Two dubs have been piled on here as well: a lossy DTS 5.1 track in German and a Dolby Digital 5.1 track in Spanish. Subtitles are offered in English (SDH), Spanish, and German.


Extras
Not much. The extras clock in at 19 minutes all told, and what little is here tends to be pretty lightweight.
  • Deleted Scene (1 min.; SD): Lars and Bianca
    [click on the thumbnail to enlarge]
    settle in for a quick bath together. Minus the introductory text by Jim Gillespie and the closing copyright notice, the scene runs around 40 seconds and consists of a single syllable of dialogue. Nothing that's gonna reshape the way you look at the movie or anything.

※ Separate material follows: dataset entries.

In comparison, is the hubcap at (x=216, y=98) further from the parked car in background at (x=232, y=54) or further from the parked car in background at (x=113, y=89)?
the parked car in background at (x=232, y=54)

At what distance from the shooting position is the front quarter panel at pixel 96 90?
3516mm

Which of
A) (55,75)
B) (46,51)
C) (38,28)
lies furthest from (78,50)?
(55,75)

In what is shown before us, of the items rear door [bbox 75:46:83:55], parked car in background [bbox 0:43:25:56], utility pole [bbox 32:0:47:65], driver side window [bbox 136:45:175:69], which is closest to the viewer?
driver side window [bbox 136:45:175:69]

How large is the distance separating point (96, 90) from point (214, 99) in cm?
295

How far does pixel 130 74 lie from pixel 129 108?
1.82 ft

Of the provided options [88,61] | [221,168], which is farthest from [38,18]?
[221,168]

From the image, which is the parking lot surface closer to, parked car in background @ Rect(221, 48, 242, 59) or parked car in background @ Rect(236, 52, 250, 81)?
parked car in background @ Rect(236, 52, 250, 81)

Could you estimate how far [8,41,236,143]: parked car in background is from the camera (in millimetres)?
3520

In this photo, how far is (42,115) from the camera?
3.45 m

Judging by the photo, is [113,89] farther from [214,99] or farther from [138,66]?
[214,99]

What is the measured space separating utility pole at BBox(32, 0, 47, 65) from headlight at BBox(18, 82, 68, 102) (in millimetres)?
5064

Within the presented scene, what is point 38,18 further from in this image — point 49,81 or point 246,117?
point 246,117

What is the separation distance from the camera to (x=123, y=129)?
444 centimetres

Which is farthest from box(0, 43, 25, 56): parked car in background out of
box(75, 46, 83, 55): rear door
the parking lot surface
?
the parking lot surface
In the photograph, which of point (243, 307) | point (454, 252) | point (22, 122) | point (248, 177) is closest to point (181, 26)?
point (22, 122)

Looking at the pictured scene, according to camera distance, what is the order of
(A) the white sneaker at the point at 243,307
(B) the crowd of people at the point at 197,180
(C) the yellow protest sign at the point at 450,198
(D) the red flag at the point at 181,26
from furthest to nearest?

  • The Real Story of Lars and the Real Girl (10 min.; SD): "The Real Story..." is more of a cheerleading session than anything else, pretty much just shouting about how awesome everyone and everything has been during production. Shaping the overall tone of the movie, the concept of treating mental illness with compassion and affection, the physical construction of Bianca, everyone's reactions when they first thumbed through the script, Ryan Gosling's way-Method shacking up in the garage with a RealDoll...some of that's kind of interesting, but it's really cursory. It's meant more for people who haven't seen the movie rather than those of us that have.

  • A Real Leading Lady (6 min.; SD): This quippy, goofy featurette pulls back the curtain on filming a flick with a diva like Bianca the RealDoll.

  • Trailer (2 min.): Last up is a theatrical trailer. It's encoded in high-def, but it looks more like an upconvert from standard definition to my eyes. Either way, don't expect to be bowled over.

The Final Word
I really do love Lars and the Real Girl: the movie piles together an almost absurdly talented cast, it packs a lot more of an emotional wallop than I waltzed in expecting, and the oddball premise -- that's played completely straight! -- is right up my alley. Despite all that, this isn't the easiest Blu-ray disc to recommend with so few worthwhile extras and fairly lousy high-def visuals. Even with so many stores online carrying Lars and the Real Girl for all of fifteen bucks, that still seems too high for what MGM is actually delivering here. Still Recommended, but I'd Netflix it or wait for the price to drop by half.